Lending to corporations and households in Hungary continued to deteriorate in the fourth quarter of the year, survey results released by the Magyar Nemzeti Bank on February 26 showed. However, offering a brighter note, credit to SMEs grew 3.6%.
The ongoing drop in bank lending will be a disappointment to the government and central bank, both of which have been working hard – wielding both carrot and stick - to revive credit to an economy that is showing signs of slowing growth. The banks have remained wary, having been battered by policymaking since Fidesz took power in 2010. Lending has dropped to around 50% of GDP in recent years, compared with levels of over 70% pre-2008 crisis.
The overall corporate lending portfolio of Hungary's banks dropped 6.7%, or by HUF50bn, in October-December, according to the MNB's quarterly ‘Trends in Lending’ survey. The household lending portfolio contracted 15.1% in annual terms, a drop of HUF111bn.
It's a sensitive issue for the central bank, which has been forced to step in with cheap credit to the banks to pass on to borrowers in recent years. In the survey, the MNB is keen to point out that "corporate lending growth was also influenced by one-off items and the base effect. After adjusting for these, the corporate loan portfolio's rate of decline is lower, at 2%."

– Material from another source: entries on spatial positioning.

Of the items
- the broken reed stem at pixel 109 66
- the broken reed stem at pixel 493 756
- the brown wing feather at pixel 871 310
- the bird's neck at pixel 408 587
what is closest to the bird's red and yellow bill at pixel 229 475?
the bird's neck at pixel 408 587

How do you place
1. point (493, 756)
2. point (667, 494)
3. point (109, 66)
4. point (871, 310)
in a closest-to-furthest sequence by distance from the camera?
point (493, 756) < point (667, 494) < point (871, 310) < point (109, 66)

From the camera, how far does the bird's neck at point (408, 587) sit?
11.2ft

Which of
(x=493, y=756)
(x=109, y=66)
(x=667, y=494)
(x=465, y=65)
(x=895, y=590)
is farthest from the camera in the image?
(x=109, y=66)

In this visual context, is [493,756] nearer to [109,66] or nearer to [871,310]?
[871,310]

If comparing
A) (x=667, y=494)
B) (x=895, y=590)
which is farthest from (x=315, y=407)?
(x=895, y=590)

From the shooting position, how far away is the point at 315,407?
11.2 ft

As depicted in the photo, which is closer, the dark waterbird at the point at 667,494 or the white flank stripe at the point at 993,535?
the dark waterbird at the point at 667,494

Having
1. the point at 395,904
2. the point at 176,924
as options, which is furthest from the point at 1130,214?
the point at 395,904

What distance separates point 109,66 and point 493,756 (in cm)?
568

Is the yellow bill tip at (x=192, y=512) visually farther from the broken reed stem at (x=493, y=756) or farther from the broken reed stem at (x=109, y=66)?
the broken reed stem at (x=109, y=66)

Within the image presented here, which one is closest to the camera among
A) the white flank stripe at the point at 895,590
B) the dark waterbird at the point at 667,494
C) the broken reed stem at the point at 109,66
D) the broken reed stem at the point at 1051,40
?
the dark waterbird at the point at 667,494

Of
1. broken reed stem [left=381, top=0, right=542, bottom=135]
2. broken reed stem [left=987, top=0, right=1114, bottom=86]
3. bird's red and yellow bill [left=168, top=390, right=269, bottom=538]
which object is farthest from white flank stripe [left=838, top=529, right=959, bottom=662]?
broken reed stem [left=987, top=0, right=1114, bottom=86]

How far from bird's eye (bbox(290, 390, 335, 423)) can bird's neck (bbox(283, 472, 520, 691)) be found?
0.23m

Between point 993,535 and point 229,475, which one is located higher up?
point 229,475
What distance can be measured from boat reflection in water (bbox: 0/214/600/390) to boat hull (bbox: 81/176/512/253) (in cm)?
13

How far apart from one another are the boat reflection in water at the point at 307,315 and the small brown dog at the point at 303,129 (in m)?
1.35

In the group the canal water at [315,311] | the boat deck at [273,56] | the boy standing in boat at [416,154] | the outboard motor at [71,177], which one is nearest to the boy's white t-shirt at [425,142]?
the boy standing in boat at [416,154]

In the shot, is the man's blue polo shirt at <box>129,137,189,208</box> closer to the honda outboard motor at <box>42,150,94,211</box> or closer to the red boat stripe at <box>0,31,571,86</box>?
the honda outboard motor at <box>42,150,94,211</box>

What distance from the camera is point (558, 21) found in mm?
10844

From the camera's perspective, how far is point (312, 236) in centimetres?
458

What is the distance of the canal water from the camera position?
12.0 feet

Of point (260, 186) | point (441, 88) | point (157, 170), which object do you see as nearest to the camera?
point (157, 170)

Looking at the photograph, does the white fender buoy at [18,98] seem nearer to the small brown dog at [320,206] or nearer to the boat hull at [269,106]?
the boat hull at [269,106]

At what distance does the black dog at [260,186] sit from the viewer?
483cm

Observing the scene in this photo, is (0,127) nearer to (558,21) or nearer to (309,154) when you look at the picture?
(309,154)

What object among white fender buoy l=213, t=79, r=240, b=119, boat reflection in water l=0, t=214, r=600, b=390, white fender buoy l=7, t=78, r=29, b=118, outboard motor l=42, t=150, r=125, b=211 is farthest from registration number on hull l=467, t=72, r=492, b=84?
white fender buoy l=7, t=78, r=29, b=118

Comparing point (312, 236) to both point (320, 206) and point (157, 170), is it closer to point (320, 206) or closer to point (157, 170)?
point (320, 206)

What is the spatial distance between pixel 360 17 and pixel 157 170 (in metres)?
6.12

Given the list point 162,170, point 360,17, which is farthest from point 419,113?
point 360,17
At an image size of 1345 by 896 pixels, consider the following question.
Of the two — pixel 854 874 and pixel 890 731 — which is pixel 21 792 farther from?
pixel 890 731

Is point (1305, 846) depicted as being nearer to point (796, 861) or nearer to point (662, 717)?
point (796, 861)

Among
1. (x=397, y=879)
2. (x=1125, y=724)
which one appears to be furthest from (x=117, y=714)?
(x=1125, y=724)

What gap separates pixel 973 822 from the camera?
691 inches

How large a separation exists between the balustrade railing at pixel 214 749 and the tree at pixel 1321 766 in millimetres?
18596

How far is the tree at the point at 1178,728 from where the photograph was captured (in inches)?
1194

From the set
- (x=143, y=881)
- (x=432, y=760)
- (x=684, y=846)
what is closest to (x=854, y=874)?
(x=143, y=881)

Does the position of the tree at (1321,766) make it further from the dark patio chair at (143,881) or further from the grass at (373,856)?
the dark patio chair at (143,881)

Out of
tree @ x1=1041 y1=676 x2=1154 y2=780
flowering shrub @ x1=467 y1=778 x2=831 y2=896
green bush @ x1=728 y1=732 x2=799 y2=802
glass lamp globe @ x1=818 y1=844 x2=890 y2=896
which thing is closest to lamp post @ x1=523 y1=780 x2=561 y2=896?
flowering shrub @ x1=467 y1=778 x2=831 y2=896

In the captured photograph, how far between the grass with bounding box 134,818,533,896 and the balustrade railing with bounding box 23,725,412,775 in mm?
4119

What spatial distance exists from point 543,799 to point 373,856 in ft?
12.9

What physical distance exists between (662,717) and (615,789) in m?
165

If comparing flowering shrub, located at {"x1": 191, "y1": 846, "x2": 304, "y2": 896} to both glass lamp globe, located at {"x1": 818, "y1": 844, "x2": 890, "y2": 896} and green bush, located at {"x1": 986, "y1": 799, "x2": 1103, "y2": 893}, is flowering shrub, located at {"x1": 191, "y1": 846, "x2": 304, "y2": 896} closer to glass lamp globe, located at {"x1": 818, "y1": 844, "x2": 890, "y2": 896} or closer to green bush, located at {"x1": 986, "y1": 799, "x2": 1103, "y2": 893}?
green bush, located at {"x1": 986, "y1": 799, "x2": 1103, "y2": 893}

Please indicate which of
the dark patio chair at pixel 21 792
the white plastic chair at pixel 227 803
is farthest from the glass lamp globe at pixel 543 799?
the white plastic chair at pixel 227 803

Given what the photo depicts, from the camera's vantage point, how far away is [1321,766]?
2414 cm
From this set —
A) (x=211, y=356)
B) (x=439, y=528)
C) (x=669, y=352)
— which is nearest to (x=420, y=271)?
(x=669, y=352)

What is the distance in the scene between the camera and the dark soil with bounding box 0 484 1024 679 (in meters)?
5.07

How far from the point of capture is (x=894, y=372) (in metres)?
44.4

The annual drop in corporate lending accelerated to 12% in December from 5.3% in November. Total stock sat at HUF5.95tn at the end of 2015. Overall loans to households fell 12.5% y/y to HUF5.89tn (€18.9bn) in December.
Particularly disappointing for the authorities is that corporate lending is still to gain any traction in the year or so since Budapest signed a peace deal with the banking sector. However, as the increase in SME lending suggests, the situation does appear to be changing slowly.
The key, suggest bankers, is that the vulnerability of the economy to external shocks – which was amongst the highest in Europe in 2010 – has now been vastly reduced. The pain inflicted on the banks helped Budapest reduce the deficit and state debt. That has lenders now growing in confidence that the government means it when it says it will cut them some slack.
"We are a bank, we want to make money, so are very keen to start lending again," the head of research at one of Hungary's biggest banks tells bne IntelliNews. However, lenders claim there is simply little demand for credit.
In a move the analyst calls a "political necessity," until recently the MNB and government has been rejecting that claim, insisting that the banks should work to start lending again. However, that view appears to be abating, with both the banks and the MNB appearing to agree that relations are on the mend again.
"The banks are in a much better position now, they're cleaned up and ready to lend," Marton Nagy, vice governor at the MNB, tells bne IntelliNews. "However, the large corporates are all cash rich right and can fund investment."
On the other hand, there is a "big push in demand from SMEs" he notes with evident satisfaction. "The MNB is much happier now with the state of bank lending and with SMEs leading the way," he claims.
"The banks participating in the survey reported an increase in credit demand for long-term loans," the notes accompanying the survey point outs. That "may be followed by a pick-up in demand for short-term loans as well."
The survey predicts that is set to continue, albeit with the central bank's Funding for Growth scheme still playing a leading role for the meantime. The document notes "[s]ignificant growth potential in SME lending in 2016 in line with the MNB’s expectations".